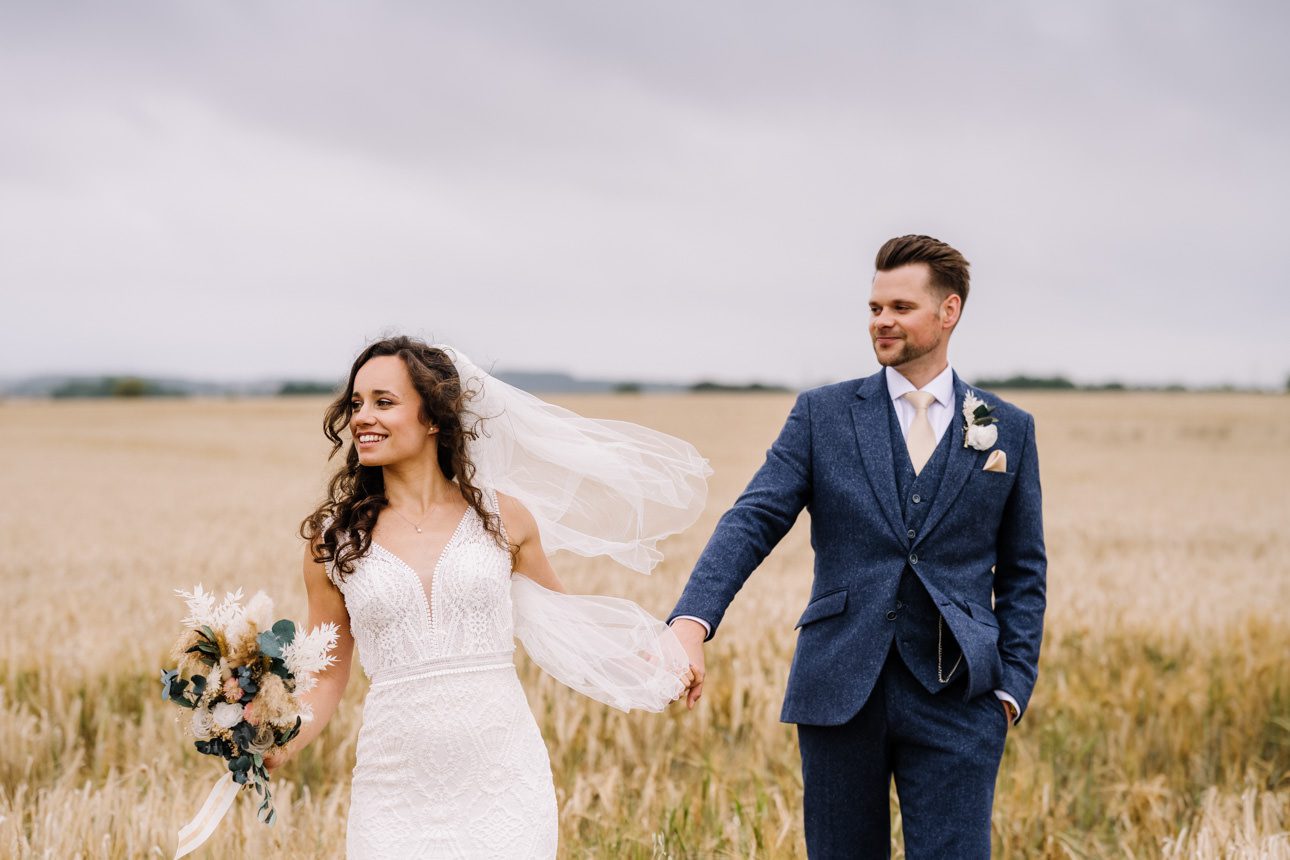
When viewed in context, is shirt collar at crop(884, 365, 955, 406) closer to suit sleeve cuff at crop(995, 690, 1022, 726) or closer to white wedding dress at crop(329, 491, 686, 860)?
suit sleeve cuff at crop(995, 690, 1022, 726)

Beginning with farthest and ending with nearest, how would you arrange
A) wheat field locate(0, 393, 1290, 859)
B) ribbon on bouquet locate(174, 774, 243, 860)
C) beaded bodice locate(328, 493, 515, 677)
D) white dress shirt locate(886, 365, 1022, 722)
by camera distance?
wheat field locate(0, 393, 1290, 859), white dress shirt locate(886, 365, 1022, 722), beaded bodice locate(328, 493, 515, 677), ribbon on bouquet locate(174, 774, 243, 860)

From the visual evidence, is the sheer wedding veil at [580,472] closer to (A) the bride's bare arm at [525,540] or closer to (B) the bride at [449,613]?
(B) the bride at [449,613]

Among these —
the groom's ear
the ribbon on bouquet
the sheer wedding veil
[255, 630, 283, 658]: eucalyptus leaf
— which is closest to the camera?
[255, 630, 283, 658]: eucalyptus leaf

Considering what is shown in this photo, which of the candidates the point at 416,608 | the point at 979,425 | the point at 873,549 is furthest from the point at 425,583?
the point at 979,425

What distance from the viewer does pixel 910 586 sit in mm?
3535

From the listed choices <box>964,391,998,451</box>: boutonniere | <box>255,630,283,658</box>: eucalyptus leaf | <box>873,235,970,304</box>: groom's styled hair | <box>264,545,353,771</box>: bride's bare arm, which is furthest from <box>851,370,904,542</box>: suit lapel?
<box>255,630,283,658</box>: eucalyptus leaf

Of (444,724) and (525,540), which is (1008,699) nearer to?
(525,540)

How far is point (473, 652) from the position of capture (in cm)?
341

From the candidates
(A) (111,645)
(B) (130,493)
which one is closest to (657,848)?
(A) (111,645)

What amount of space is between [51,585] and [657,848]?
8798 millimetres

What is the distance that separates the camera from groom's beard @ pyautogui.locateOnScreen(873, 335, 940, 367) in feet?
11.7

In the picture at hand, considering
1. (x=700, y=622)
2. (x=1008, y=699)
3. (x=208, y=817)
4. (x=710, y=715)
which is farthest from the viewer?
(x=710, y=715)

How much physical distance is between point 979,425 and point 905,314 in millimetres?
437

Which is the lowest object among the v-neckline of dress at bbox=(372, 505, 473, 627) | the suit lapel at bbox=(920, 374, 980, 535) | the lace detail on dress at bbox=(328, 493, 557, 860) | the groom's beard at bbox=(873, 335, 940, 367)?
the lace detail on dress at bbox=(328, 493, 557, 860)
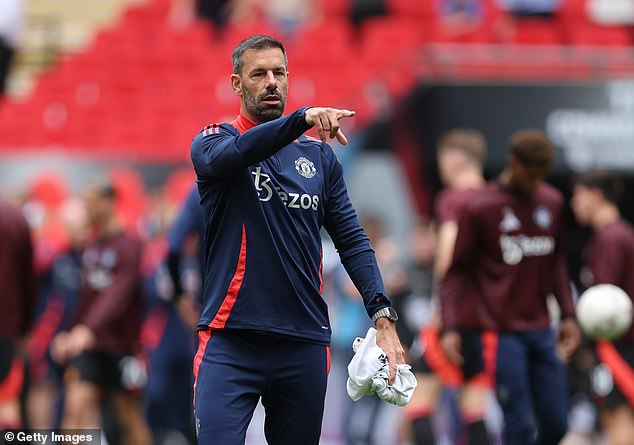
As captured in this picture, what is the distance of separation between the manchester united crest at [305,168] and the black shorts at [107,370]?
488 cm

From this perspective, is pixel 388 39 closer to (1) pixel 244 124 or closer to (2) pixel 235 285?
(1) pixel 244 124

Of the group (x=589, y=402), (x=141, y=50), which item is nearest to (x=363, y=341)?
(x=589, y=402)

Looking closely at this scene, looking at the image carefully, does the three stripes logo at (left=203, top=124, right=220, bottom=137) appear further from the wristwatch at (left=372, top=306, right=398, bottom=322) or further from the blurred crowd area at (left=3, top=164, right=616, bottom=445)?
the blurred crowd area at (left=3, top=164, right=616, bottom=445)

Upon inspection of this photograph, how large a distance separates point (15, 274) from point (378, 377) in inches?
158

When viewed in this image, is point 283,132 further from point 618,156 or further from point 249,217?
point 618,156

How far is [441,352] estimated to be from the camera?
9.02 metres

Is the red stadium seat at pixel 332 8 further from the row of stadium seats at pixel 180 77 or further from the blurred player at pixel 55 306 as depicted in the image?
the blurred player at pixel 55 306

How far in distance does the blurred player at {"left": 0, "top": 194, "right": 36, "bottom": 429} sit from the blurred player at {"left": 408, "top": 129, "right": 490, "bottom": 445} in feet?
9.47

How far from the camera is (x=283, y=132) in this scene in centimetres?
474

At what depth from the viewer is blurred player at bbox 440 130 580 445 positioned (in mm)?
7574

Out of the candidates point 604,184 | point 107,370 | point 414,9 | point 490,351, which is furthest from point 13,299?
point 414,9

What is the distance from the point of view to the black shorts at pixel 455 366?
8023mm

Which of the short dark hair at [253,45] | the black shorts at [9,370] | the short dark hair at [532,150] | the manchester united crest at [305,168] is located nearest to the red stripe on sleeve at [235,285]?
the manchester united crest at [305,168]

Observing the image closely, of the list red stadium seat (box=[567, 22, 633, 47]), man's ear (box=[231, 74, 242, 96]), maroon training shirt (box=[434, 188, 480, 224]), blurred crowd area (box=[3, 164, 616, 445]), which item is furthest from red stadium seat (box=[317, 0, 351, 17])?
man's ear (box=[231, 74, 242, 96])
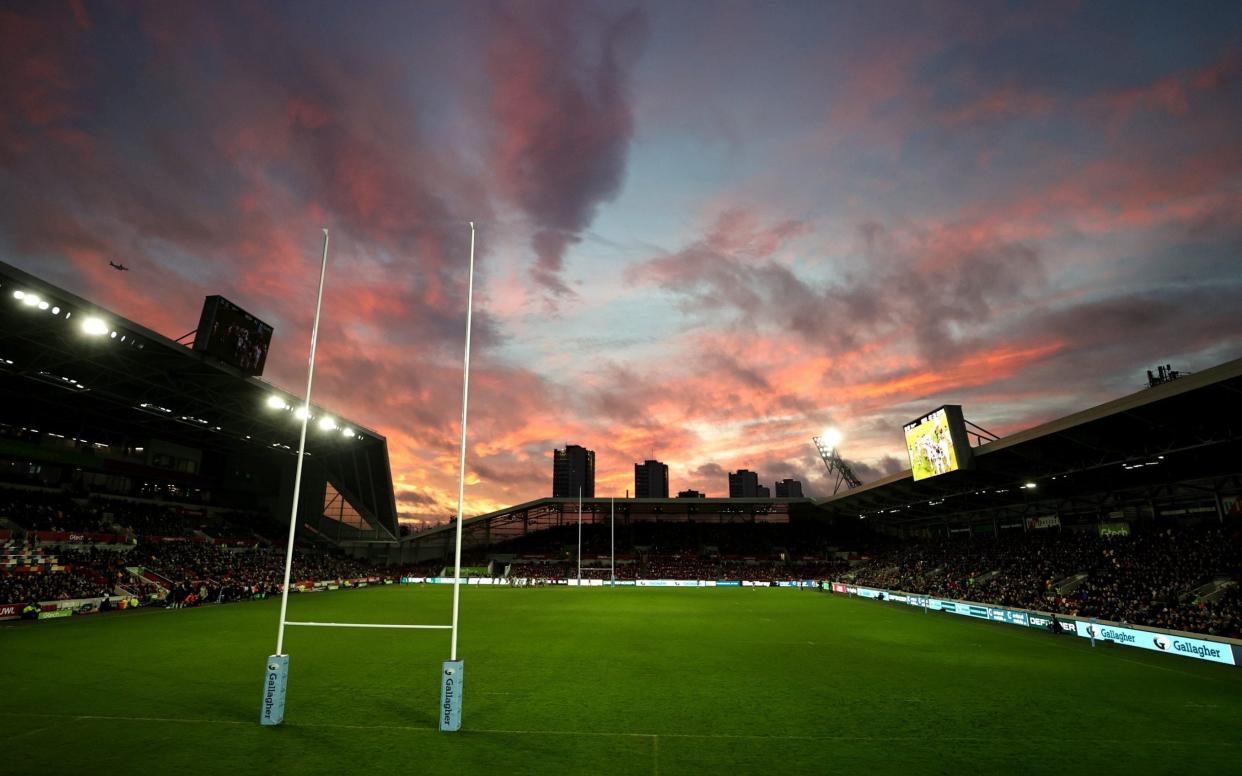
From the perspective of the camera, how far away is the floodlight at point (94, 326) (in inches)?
1183

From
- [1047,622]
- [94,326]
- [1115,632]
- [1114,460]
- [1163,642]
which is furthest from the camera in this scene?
[1114,460]

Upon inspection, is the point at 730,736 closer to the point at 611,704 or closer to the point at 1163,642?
the point at 611,704

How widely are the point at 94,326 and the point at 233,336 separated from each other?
882cm

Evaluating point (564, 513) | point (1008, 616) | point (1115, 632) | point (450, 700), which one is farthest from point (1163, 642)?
point (564, 513)

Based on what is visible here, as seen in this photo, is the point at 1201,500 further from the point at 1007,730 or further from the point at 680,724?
the point at 680,724

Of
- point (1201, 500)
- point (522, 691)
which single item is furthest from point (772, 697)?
point (1201, 500)

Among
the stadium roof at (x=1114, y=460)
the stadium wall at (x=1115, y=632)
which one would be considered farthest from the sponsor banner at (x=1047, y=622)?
the stadium roof at (x=1114, y=460)

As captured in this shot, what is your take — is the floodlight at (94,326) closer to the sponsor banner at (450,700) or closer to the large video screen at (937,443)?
the sponsor banner at (450,700)

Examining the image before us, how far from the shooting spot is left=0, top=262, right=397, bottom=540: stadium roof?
30.1 metres

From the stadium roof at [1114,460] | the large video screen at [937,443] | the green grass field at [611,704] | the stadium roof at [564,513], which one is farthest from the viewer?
the stadium roof at [564,513]

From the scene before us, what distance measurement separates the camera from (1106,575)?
34125 mm

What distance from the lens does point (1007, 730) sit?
41.3 feet

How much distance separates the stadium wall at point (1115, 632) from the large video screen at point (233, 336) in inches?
1992

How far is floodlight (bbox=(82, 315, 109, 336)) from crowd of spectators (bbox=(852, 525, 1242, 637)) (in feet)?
172
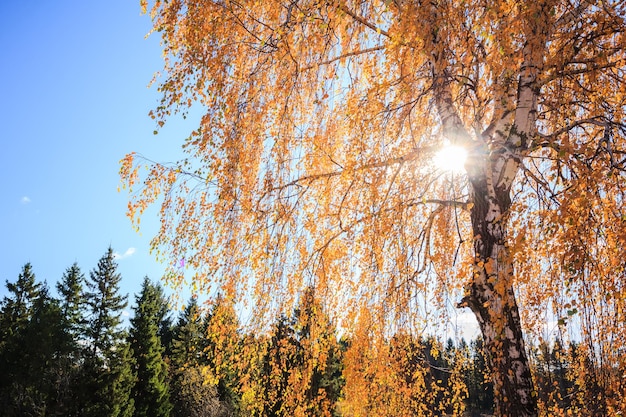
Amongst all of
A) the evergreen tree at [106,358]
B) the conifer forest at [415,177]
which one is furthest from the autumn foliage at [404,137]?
the evergreen tree at [106,358]

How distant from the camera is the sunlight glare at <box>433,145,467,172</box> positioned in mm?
4145

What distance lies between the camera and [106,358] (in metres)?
22.0

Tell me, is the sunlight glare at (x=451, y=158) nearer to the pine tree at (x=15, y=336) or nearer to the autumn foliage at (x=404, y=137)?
the autumn foliage at (x=404, y=137)

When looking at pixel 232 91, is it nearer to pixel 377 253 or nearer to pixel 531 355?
pixel 377 253

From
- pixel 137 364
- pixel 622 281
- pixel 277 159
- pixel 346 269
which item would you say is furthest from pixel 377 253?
pixel 137 364

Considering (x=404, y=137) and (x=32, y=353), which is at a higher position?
(x=404, y=137)

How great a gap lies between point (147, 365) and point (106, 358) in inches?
101

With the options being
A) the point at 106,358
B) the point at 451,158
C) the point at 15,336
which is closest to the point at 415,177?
the point at 451,158

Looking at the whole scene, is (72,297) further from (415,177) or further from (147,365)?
(415,177)

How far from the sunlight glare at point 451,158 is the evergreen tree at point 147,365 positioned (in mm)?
22763

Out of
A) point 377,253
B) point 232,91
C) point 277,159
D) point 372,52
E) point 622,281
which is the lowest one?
point 622,281

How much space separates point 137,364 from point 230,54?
23593 millimetres

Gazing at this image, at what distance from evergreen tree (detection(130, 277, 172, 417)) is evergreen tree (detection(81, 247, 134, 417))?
3.40ft

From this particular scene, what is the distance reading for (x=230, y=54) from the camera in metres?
4.36
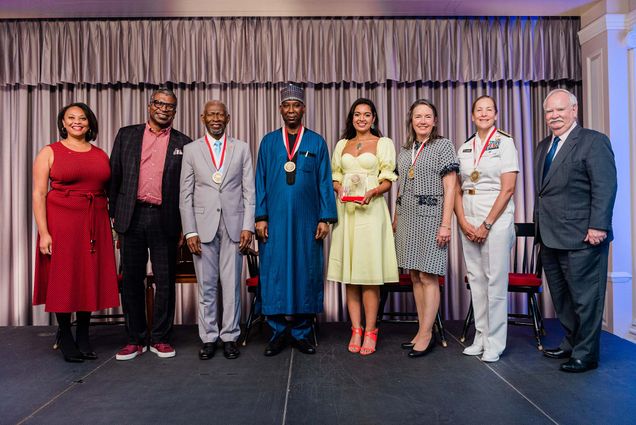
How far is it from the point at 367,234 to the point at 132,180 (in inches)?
63.0

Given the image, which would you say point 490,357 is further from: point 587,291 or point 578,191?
point 578,191

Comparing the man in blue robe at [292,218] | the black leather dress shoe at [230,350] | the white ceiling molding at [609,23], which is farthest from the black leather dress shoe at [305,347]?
the white ceiling molding at [609,23]

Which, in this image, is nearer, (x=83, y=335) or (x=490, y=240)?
(x=490, y=240)

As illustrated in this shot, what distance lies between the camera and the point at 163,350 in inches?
129

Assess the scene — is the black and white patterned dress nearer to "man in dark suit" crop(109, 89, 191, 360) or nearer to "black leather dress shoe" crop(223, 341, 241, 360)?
"black leather dress shoe" crop(223, 341, 241, 360)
┄┄┄┄┄┄┄┄┄┄
◆ Task goal
Retype, word for word, the lines from the one with "Considering (x=404, y=137)" through the last line of the entries above, and only those lines. Leave pictures out.

◆ The completed task
Considering (x=404, y=137) and (x=32, y=353), which is at a higher position?
(x=404, y=137)

How great a gap lies between point (147, 365) and point (106, 358) in inches?
101

With the options being
A) the point at 106,358
B) the point at 451,158
C) the point at 15,336
which is closest to the point at 415,177?
the point at 451,158

Looking at the whole scene, is (72,297) further from (415,177) or further from (147,365)?
(415,177)

How far from the sunlight glare at point 451,158 is the evergreen tree at point 147,365 positioned (in mm)?
22763

Out of
A) point 377,253
B) point 232,91
C) point 277,159
D) point 372,52
E) point 622,281
which is the lowest one?
point 622,281

How much space separates point 137,364 from point 230,54?
23593 millimetres

Gazing at this image, at what distance from evergreen tree (detection(130, 277, 172, 417)) is evergreen tree (detection(81, 247, 134, 417))?
3.40ft

From this particular scene, what is the distance reading for (x=230, y=54) from the camera in metres?
4.36
How far is it from the point at 367,234 to the point at 132,180 (in inches)?
63.0

Given the image, which would you say point 490,357 is further from: point 587,291 or point 578,191?
point 578,191

Comparing the man in blue robe at [292,218] | the black leather dress shoe at [230,350] | the white ceiling molding at [609,23], which is farthest from the black leather dress shoe at [305,347]?
the white ceiling molding at [609,23]

Which, in this image, is nearer, (x=83, y=335) or (x=490, y=240)?
(x=490, y=240)

As illustrated in this shot, what distance lies between the camera and the point at 163,350 in inches?
129

Assess the scene — is the black and white patterned dress nearer to "man in dark suit" crop(109, 89, 191, 360) or nearer to "black leather dress shoe" crop(223, 341, 241, 360)?
"black leather dress shoe" crop(223, 341, 241, 360)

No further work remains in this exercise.